Assorted links

1. Why do aphorisms and cynicism go together?

2. When did bank executives cash out?

3. In defense of managed care, with a pointer on median wage stagnation.

4. Chinese vs. Russian reforms.

5. Monkey language has syntax.

6. The final paragraph of the article: "But the big winner is the rabbi, a recent arrival from Brooklyn who is
working hard (against tough odds) to bring his Lubavitch movement to
Montana. He has been scouring the state for anyone who can speak
Hebrew, and is elated to have found a German shepherd he can talk to."

7. The encyclopedia of counterintuitive thought.

Comments

7. Some of those are great and some are just crazy, which, is of course the problem with contrarianism (and of course, on the other hand the very same problem with conventional wisdom).

When an aphorism isn't cynical, it's called a cliche.

1,2&7 Bank runners ran banks?

chirp...chirp...chirp...

While the insurers called it "managed care" trying to convince people they were doing something useful to promote good care with good health as a result, but what they were really doing is paying for services with the doctor getting rewarded for doing more, and punished if he spent time with a patient to figure out how to care for them without expensive treatment. Then when the doctor needed to use some treatment, he had to waste time fighting with a clerk who told him the patient didn't need the treatment he called for because she worked for the insurance company. Numerous terrible cases of denial of care that was reasonable and necessary convinced insurers to end their denial care and just hike premiums.

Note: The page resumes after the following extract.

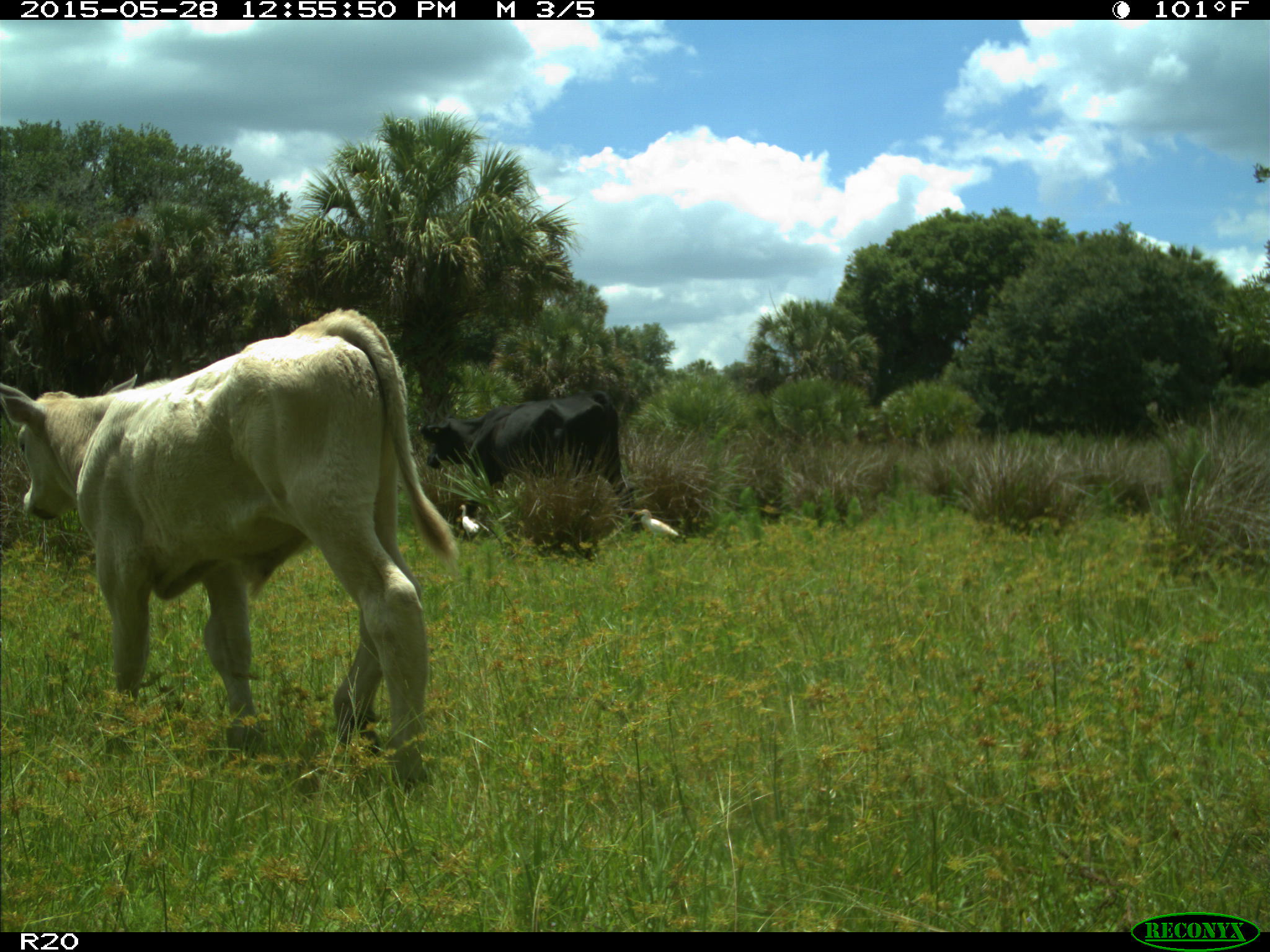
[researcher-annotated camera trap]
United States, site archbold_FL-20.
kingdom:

By the mid 90s, the for profit insurers had driven the true managed care providers who combined the management, care, and the risk sharing into one package. The Blues that were community based, with the community and the providers involved in supervision, were cherry picked to bankruptcy, or into operating as insurers. The HMOs were forced to effectively switch to a near fee for service as they were forced into more of an insurance model. As both the Blues and the HMOs didn't do underwriting, they got stuck with the sick people the for-profit insurers didn't want, and that's what forced them to switch to the insurance model in order for them to compete for employers.

The idea that health care today should be delivered under the small business single proprietor model is absurd. You will have a GP or internist or family practitioner who might specialize in some areas like mothers and her kids, or diabetics, but that need quick and easy access to specialists in other areas.

When I had a real HMO, a question about a mole resulted in the doctor saying "doesn't look like a problem, but hold on..." and a minute later the skin guy came in, pulled out his ready at hand magnifying glass to take a close look, at which point he stood up declared it a something or another that wasn't cancer. My doctor was the lung guy, focused on smoking, so I imagine he got called in for those questions.

For the HMO, this was something the HMO wanted to promote by giving the doctors time to know each other and putting them together and promoting the quick informal consultations by making the appointments long enough. But for an insurer, that overhead is waste, they seek to cut payment for the standard checkup, but then they make it more expensive to get a mole checked for cancer. So, by cutting the payment for the visit from $100 to $75, they then create the two minute specialist visit that costs $400.

In 30 years of computer systems engineering, we worked as a team, calling or walking to someone's office all the time for a consultation with never a billing or record made. I can just imagine the cost of computers if our compensation were based on fee for service principles like heath care.

a German shepherd he can talk to.

I'd be really impressed if he found a German Shepherd who could talk back. Mostly they just growl.